Spatial reasoning items
** begin **

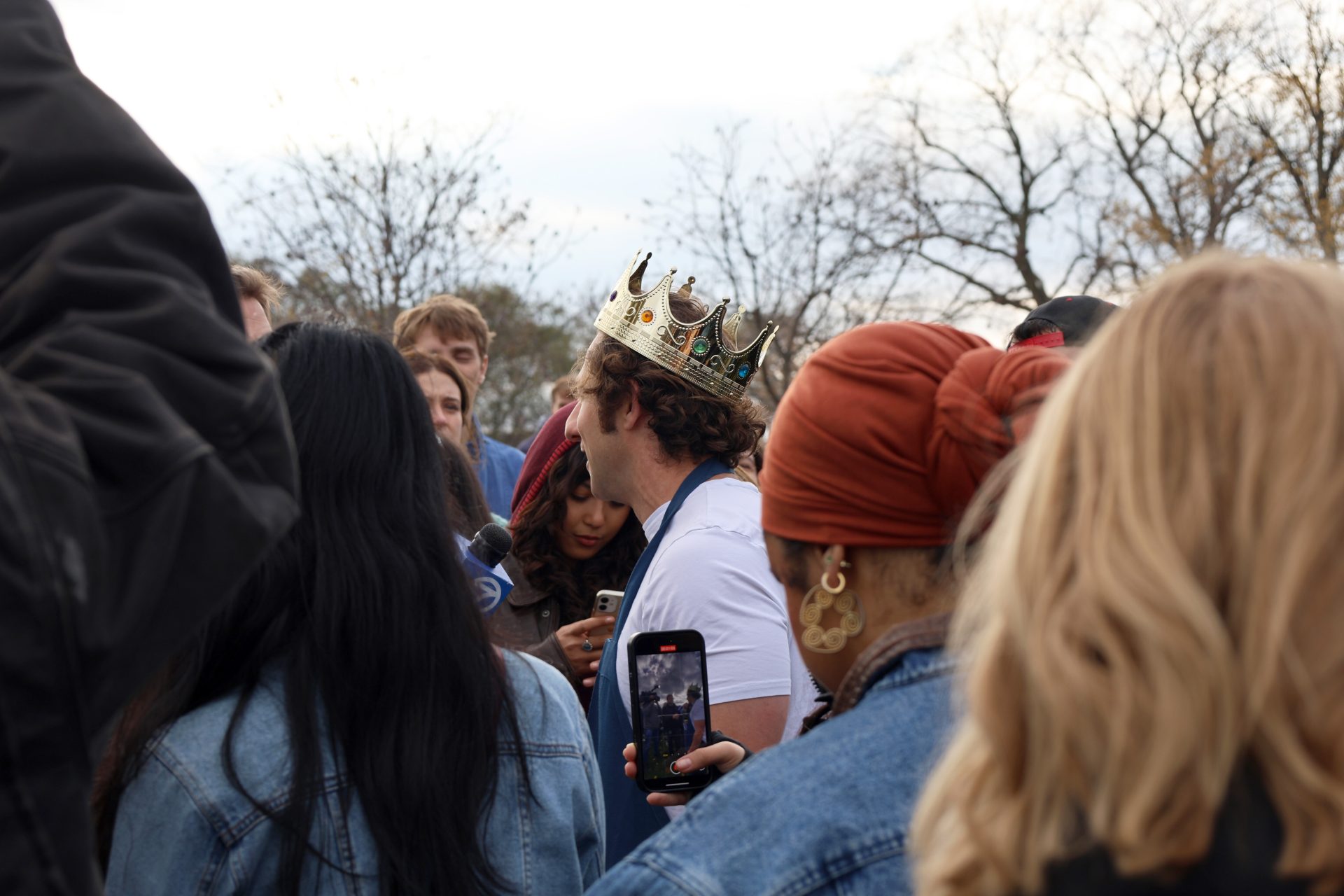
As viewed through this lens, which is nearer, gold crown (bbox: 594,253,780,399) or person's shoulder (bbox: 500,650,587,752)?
person's shoulder (bbox: 500,650,587,752)

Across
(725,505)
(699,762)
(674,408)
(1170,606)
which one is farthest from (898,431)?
(674,408)

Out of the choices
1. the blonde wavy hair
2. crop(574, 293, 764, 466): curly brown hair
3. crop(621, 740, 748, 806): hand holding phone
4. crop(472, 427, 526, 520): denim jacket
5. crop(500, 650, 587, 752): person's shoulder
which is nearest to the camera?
the blonde wavy hair

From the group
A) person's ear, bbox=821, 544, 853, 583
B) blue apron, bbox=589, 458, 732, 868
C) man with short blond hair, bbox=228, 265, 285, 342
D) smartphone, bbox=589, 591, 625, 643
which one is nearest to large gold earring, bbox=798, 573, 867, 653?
person's ear, bbox=821, 544, 853, 583

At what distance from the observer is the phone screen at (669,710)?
2.60 meters

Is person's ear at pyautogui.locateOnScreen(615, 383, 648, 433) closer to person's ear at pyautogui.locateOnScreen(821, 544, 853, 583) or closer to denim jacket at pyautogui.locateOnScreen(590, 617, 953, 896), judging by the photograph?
person's ear at pyautogui.locateOnScreen(821, 544, 853, 583)

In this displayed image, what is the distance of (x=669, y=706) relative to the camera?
2.67 metres

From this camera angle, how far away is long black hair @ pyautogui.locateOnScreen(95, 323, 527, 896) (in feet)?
6.53

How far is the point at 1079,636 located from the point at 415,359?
508 cm

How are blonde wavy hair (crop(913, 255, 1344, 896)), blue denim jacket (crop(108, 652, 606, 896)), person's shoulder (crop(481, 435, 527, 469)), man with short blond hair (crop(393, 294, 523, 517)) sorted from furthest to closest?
person's shoulder (crop(481, 435, 527, 469)) → man with short blond hair (crop(393, 294, 523, 517)) → blue denim jacket (crop(108, 652, 606, 896)) → blonde wavy hair (crop(913, 255, 1344, 896))

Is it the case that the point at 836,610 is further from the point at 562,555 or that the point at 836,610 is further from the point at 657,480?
the point at 562,555

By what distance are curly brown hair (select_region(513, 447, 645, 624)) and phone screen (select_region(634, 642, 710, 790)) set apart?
6.97ft

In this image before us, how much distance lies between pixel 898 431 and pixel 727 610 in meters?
1.32

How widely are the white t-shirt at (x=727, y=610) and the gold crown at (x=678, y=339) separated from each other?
0.52 meters

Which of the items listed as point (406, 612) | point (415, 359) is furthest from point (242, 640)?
point (415, 359)
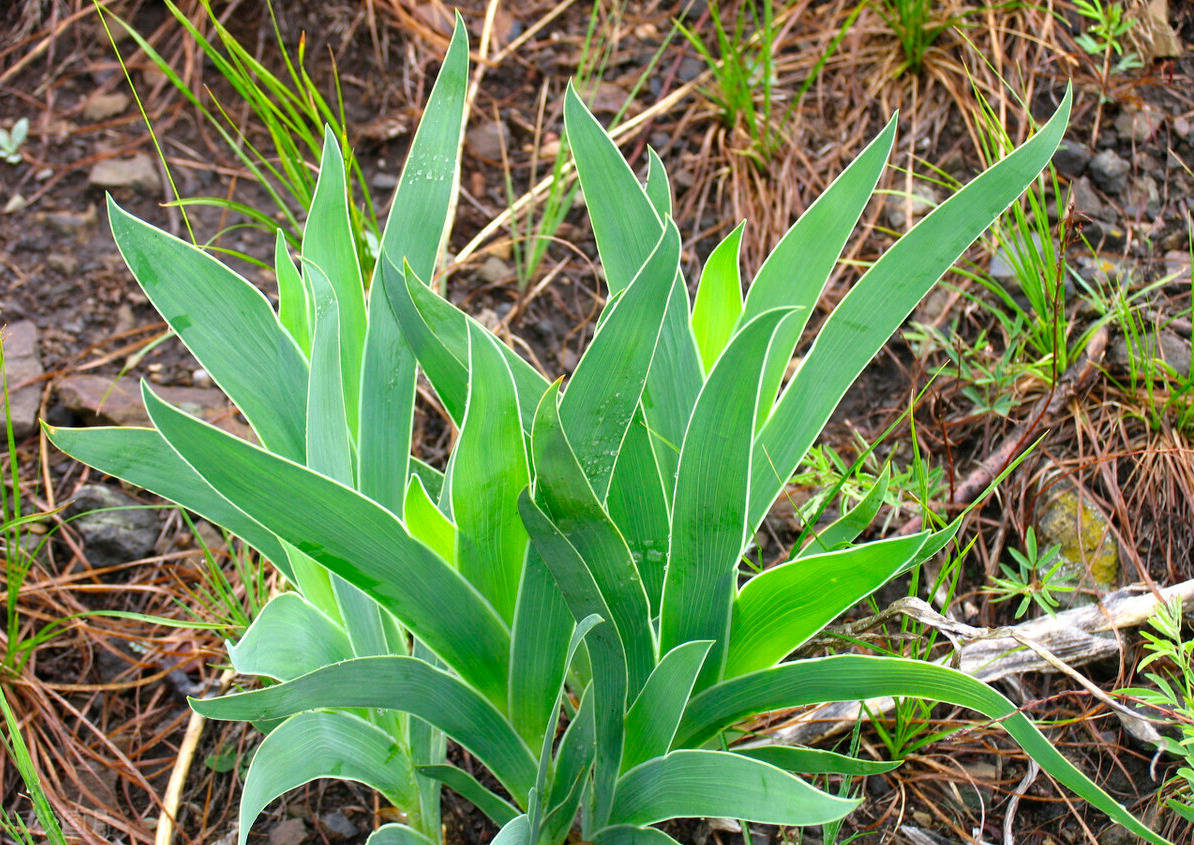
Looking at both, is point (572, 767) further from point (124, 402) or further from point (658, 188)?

** end **

WHAT THIS TASK INVOLVES: Format every line of the items above as a JSON list of strings, one string per line, skipping blank lines. Leave out the picture lines.

RESPONSE FOR THIS EXERCISE:
[
  "As viewed through this lens, which is nearer, gold crown (bbox: 594,253,780,399) or person's shoulder (bbox: 500,650,587,752)?",
  "person's shoulder (bbox: 500,650,587,752)",
  "Across",
  "(725,505)",
  "(699,762)",
  "(674,408)",
  "(1170,606)",
  "which one is farthest from (898,431)?",
  "(674,408)",
  "Out of the choices",
  "1. the blonde wavy hair",
  "2. crop(574, 293, 764, 466): curly brown hair",
  "3. crop(621, 740, 748, 806): hand holding phone",
  "4. crop(472, 427, 526, 520): denim jacket",
  "5. crop(500, 650, 587, 752): person's shoulder",
  "which is nearest to the camera?",
  "the blonde wavy hair",
  "From the group",
  "A) person's ear, bbox=821, 544, 853, 583",
  "B) blue apron, bbox=589, 458, 732, 868",
  "C) man with short blond hair, bbox=228, 265, 285, 342",
  "D) smartphone, bbox=589, 591, 625, 643",
  "which one is nearest to large gold earring, bbox=798, 573, 867, 653?",
  "person's ear, bbox=821, 544, 853, 583",
  "At what distance from the observer is the phone screen at (669,710)?",
  "2.60 meters",
  "Is person's ear at pyautogui.locateOnScreen(615, 383, 648, 433) closer to person's ear at pyautogui.locateOnScreen(821, 544, 853, 583) or closer to denim jacket at pyautogui.locateOnScreen(590, 617, 953, 896), judging by the photograph?",
  "person's ear at pyautogui.locateOnScreen(821, 544, 853, 583)",
  "In this displayed image, what is the distance of (x=669, y=706) relative to the camera?",
  "2.67 metres",
  "From this camera angle, how far away is long black hair @ pyautogui.locateOnScreen(95, 323, 527, 896) (in feet)?",
  "6.53",
  "How far is the point at 1079,636 located from the point at 415,359?",
  "508 cm",
  "How are blonde wavy hair (crop(913, 255, 1344, 896)), blue denim jacket (crop(108, 652, 606, 896)), person's shoulder (crop(481, 435, 527, 469)), man with short blond hair (crop(393, 294, 523, 517)) sorted from furthest to closest?",
  "person's shoulder (crop(481, 435, 527, 469)) → man with short blond hair (crop(393, 294, 523, 517)) → blue denim jacket (crop(108, 652, 606, 896)) → blonde wavy hair (crop(913, 255, 1344, 896))",
  "Is it the case that the point at 836,610 is further from the point at 562,555 or that the point at 836,610 is further from the point at 657,480?",
  "the point at 562,555",
  "By what distance are curly brown hair (select_region(513, 447, 645, 624)) and phone screen (select_region(634, 642, 710, 790)) set apart?",
  "6.97ft",
  "In this image before us, how much distance lies between pixel 898 431 and pixel 727 610 in meters?",
  "1.32",
  "How widely are the white t-shirt at (x=727, y=610) and the gold crown at (x=678, y=339) separated from each other?",
  "0.52 meters",
  "Which of the items listed as point (406, 612) | point (415, 359) is furthest from point (242, 640)?",
  "point (415, 359)",
  "Looking at both, is point (572, 767) further from point (124, 402) or further from point (658, 188)?"
]